▶ **PROBLEM 1**: Repeat the entries word for word, starting with the line that contains "From the shooting" and going on through the last of the entries. Leave the pictures out.

▶ **EXTRACTED TEXT**:
- - -

Keeping track of IP as it moves through a design is another challenge. “With reinforcement learning, it takes IP and turns it into project IP,” said Simon Rance, vice president of marketing at Cliosoft. “Then you optimize it for new releases and the next version of a chiplet or other IP, and take in all the real-time data. The IP is provided by a company, the real-time data is from the field, and you are supposed to partition that based by what pieces of IP are owned by whom. It may come from different regions of the globe, so then part of the IP is owned by them and part of it by the customer. So now you have to go through the metadata to figure out who the players are in the project for that IP. A lot of times there is no clear answer. There are no standards. And to really address this you need full traceability about who has seen it, which is highly unlikely to happen.”

- - -

▶ **DATA FOR THE TASK**:
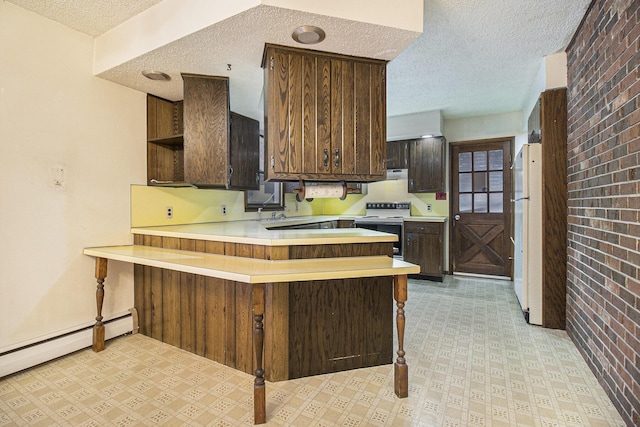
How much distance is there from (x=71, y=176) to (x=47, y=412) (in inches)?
63.3

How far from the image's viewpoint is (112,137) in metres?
2.67

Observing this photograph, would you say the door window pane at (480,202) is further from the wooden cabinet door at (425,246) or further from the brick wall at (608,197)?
the brick wall at (608,197)

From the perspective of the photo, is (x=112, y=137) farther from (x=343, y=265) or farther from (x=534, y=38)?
(x=534, y=38)

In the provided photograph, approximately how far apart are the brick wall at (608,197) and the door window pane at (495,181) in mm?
2161

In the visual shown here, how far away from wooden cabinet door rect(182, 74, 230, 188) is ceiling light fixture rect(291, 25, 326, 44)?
923 millimetres

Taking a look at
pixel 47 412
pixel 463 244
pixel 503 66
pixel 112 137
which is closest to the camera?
pixel 47 412

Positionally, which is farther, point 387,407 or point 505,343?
point 505,343

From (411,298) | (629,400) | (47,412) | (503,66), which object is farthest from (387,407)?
(503,66)

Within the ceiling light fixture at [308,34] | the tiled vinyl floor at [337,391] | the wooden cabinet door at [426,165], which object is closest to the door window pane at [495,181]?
the wooden cabinet door at [426,165]

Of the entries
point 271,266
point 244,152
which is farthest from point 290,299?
point 244,152

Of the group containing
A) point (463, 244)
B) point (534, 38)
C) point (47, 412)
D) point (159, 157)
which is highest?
point (534, 38)

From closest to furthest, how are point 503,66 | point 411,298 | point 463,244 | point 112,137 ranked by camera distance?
point 112,137, point 503,66, point 411,298, point 463,244

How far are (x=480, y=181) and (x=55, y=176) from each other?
5066 millimetres

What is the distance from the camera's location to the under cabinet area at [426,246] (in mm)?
4414
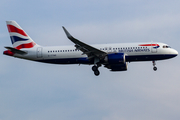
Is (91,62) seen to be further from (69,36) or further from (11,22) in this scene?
(11,22)

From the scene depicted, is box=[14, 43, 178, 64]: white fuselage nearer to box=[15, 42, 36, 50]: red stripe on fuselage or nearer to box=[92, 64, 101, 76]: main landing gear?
box=[92, 64, 101, 76]: main landing gear

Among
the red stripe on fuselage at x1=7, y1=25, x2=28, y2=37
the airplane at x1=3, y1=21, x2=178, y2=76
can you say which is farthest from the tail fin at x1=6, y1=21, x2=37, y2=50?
the airplane at x1=3, y1=21, x2=178, y2=76

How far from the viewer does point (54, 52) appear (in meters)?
47.4

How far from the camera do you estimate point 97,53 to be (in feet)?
146

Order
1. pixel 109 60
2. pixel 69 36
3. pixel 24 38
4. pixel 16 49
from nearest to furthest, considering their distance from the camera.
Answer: pixel 69 36
pixel 109 60
pixel 16 49
pixel 24 38

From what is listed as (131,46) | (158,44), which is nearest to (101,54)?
(131,46)

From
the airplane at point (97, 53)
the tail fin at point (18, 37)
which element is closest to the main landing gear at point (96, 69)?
the airplane at point (97, 53)

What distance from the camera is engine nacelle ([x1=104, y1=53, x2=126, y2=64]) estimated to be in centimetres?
4381

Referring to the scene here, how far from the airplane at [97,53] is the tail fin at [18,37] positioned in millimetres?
739

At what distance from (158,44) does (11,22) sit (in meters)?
22.7

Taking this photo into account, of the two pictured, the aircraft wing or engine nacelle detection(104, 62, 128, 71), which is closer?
the aircraft wing

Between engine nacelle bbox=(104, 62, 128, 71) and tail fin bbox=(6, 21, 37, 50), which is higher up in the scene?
tail fin bbox=(6, 21, 37, 50)

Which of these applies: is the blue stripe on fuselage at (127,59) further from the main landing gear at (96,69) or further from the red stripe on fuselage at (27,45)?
the red stripe on fuselage at (27,45)

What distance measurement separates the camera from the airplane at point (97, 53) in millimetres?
44281
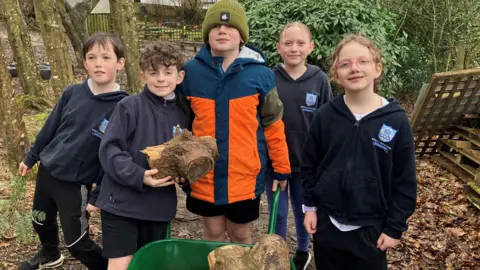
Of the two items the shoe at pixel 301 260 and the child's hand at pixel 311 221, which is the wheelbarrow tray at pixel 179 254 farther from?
the shoe at pixel 301 260

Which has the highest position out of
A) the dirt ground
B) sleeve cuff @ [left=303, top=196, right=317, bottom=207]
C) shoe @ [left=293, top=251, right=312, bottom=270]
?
sleeve cuff @ [left=303, top=196, right=317, bottom=207]

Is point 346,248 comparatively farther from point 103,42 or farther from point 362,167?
point 103,42

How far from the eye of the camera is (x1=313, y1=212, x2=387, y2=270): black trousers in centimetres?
217

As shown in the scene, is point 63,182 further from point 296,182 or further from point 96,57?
point 296,182

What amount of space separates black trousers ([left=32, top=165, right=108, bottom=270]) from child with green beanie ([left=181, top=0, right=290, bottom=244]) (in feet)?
2.27

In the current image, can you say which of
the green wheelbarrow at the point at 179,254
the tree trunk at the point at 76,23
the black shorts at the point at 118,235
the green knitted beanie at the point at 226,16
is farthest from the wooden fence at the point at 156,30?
the green wheelbarrow at the point at 179,254

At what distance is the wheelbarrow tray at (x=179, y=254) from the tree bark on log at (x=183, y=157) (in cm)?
33

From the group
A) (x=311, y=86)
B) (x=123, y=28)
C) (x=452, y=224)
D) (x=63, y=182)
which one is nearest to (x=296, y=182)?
(x=311, y=86)

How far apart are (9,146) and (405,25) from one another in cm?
829

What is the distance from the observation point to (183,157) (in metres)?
2.07

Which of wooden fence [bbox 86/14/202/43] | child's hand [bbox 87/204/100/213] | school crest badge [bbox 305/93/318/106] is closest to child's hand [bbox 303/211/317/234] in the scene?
school crest badge [bbox 305/93/318/106]

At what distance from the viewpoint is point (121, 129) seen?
2234 millimetres

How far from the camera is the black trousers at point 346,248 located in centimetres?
217

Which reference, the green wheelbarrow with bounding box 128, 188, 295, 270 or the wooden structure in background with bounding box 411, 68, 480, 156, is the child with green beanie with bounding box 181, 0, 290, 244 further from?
the wooden structure in background with bounding box 411, 68, 480, 156
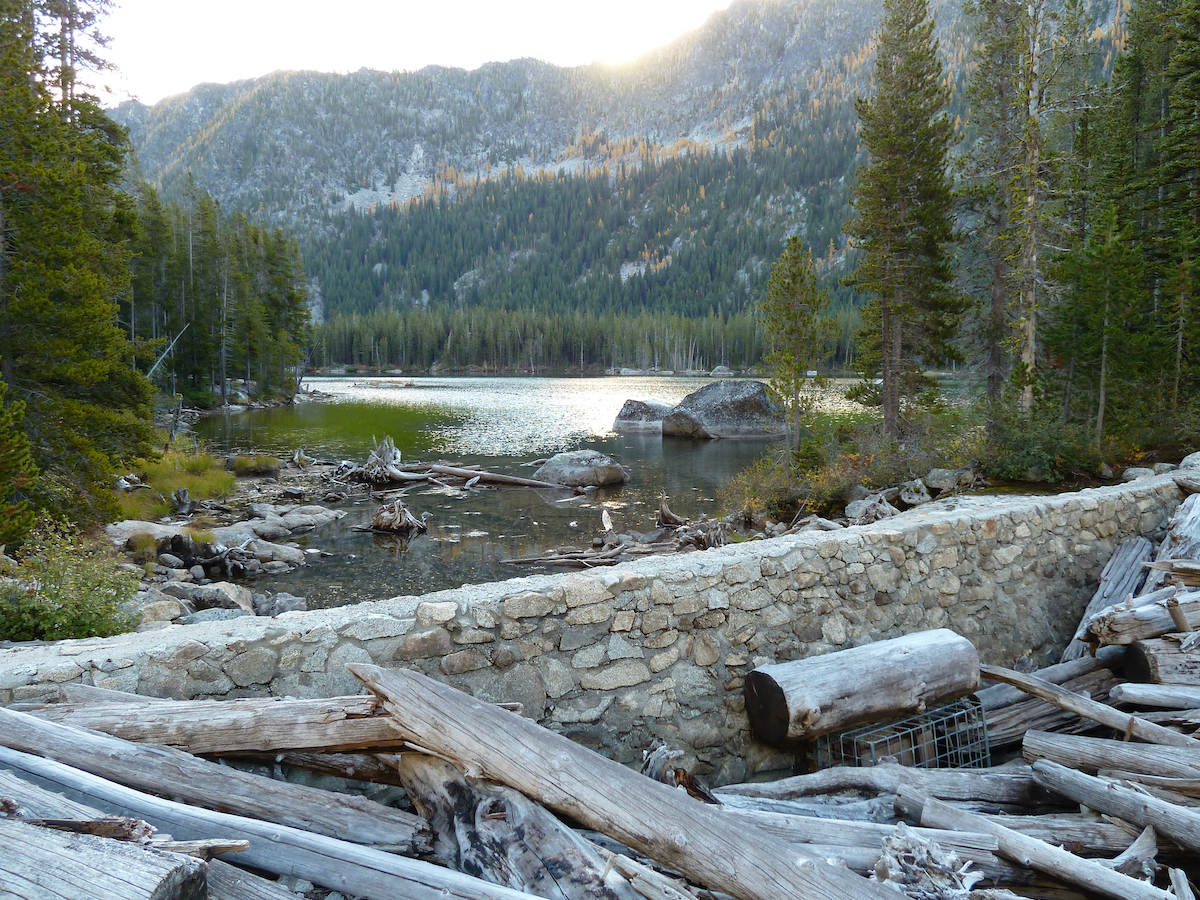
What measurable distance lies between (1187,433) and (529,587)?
18.8m

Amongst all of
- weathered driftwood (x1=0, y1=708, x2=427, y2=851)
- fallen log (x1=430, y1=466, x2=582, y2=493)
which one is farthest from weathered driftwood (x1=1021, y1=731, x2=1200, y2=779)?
fallen log (x1=430, y1=466, x2=582, y2=493)

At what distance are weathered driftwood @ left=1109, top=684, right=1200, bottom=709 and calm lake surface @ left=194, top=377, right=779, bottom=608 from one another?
9554mm

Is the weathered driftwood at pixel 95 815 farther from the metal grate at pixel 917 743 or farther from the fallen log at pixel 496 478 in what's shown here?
the fallen log at pixel 496 478

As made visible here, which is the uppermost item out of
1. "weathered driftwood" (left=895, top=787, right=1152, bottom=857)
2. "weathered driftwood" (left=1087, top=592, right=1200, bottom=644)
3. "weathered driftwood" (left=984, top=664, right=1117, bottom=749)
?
"weathered driftwood" (left=1087, top=592, right=1200, bottom=644)

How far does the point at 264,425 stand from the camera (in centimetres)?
3775

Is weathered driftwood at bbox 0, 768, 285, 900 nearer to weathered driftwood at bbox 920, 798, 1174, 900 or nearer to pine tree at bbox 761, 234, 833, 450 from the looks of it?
weathered driftwood at bbox 920, 798, 1174, 900

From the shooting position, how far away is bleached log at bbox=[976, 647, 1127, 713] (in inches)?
211

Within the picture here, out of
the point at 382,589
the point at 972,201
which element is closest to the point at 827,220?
the point at 972,201

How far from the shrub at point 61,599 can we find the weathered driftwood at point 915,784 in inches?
207

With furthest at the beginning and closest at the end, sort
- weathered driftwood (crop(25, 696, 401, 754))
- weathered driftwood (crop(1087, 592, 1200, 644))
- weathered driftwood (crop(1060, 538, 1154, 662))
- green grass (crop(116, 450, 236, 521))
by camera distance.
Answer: green grass (crop(116, 450, 236, 521)), weathered driftwood (crop(1060, 538, 1154, 662)), weathered driftwood (crop(1087, 592, 1200, 644)), weathered driftwood (crop(25, 696, 401, 754))

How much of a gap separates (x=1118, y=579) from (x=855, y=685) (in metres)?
4.37

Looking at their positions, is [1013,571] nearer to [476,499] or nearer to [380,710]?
[380,710]

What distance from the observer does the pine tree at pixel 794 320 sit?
19.1 m

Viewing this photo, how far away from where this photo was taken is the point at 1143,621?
520 centimetres
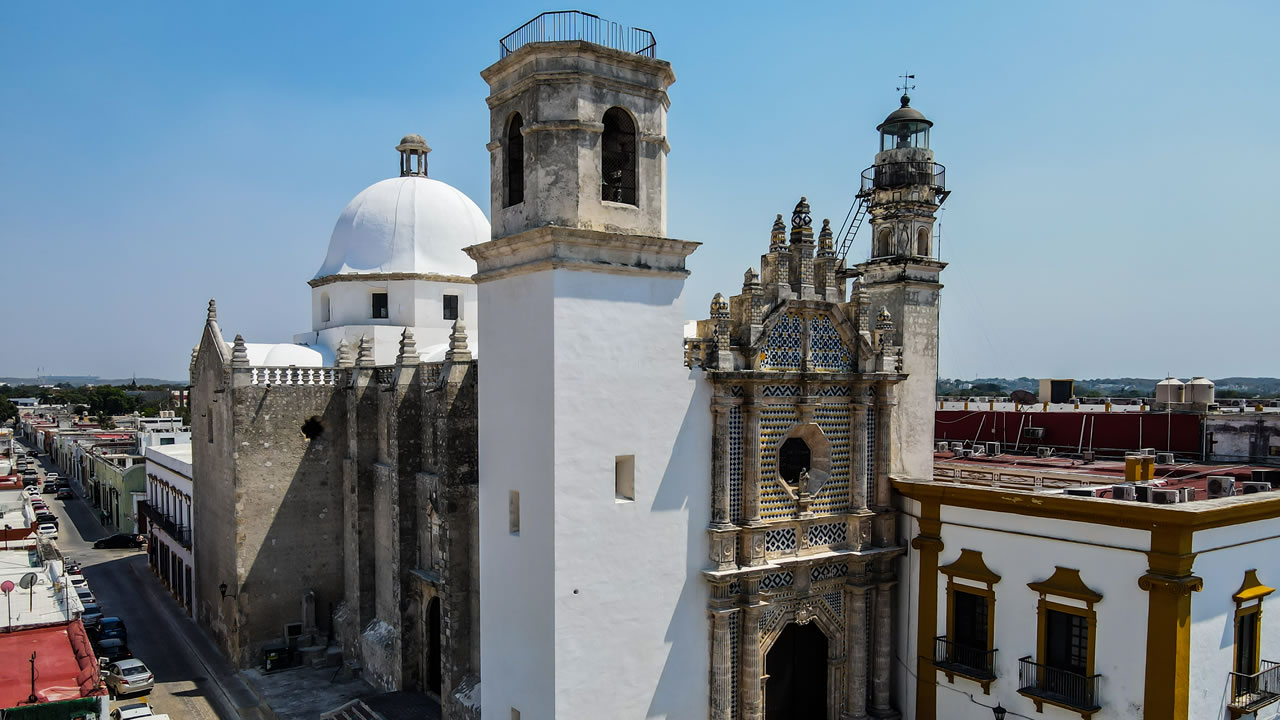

- - -

▶ **PROBLEM 2**: Continue the passage on tracking IP ownership in chip design from its last sentence.

▶ **TASK OUTPUT 1**:
From the shooting position, how far away is bleached log at bbox=[976, 647, 1127, 713] (in inches)?
211

Within the picture here, out of
the point at 382,589
the point at 972,201
which element is closest to the point at 827,220?
the point at 972,201

How far from the shrub at point 61,599 can we find the weathered driftwood at point 915,784 in inches?
207

With furthest at the beginning and closest at the end, sort
- weathered driftwood (crop(25, 696, 401, 754))
- weathered driftwood (crop(1087, 592, 1200, 644))
- weathered driftwood (crop(1060, 538, 1154, 662))
- green grass (crop(116, 450, 236, 521))
by camera distance.
Answer: green grass (crop(116, 450, 236, 521)), weathered driftwood (crop(1060, 538, 1154, 662)), weathered driftwood (crop(1087, 592, 1200, 644)), weathered driftwood (crop(25, 696, 401, 754))

How much of a gap separates (x=1118, y=579) from (x=855, y=685) (in metres)?
4.37

Looking at their positions, is [1013,571] nearer to [476,499] or nearer to [380,710]?
[380,710]

What distance from the observer does the pine tree at pixel 794 320 sit?
19.1 m

Viewing this photo, how far away from where this photo was taken is the point at 1143,621?
520 centimetres

▶ **TASK OUTPUT 2**:
That makes it essential for companies to guard their IP much more assiduously than in the past. “We provide more detail here on what we’re doing than any company I’ve ever worked at,” said Paul Karazuba, vice president of marketing at Expedera. “An IP license gets you the right to understand what we’re doing. But there’s still a black box aspect of what we do, and that will remain, because what we do is significantly different than what everyone else does. And we’re patenting everything we possibly can to protect ourselves. There are still state secrets that we don’t want to reveal about our company.”
More collaboration in the market makes this more difficult to protect, something that is complicated by the increasing prominence of generative AI. “You’re dealing with knowledge that represents best practices, but so far it’s been incremental bits because you don’t want to give up everything to the customer,” said Frank Schirrmeister, vice president of marketing at Arteris IP. “AI is a solution to drive optimization, and if it’s a big customer, they’ll want their own spin. But with generative AI, where you are dealing with very specific market needs, they’re customizing lots of data for their own use. That adds all sorts of new copyright and IP issues.”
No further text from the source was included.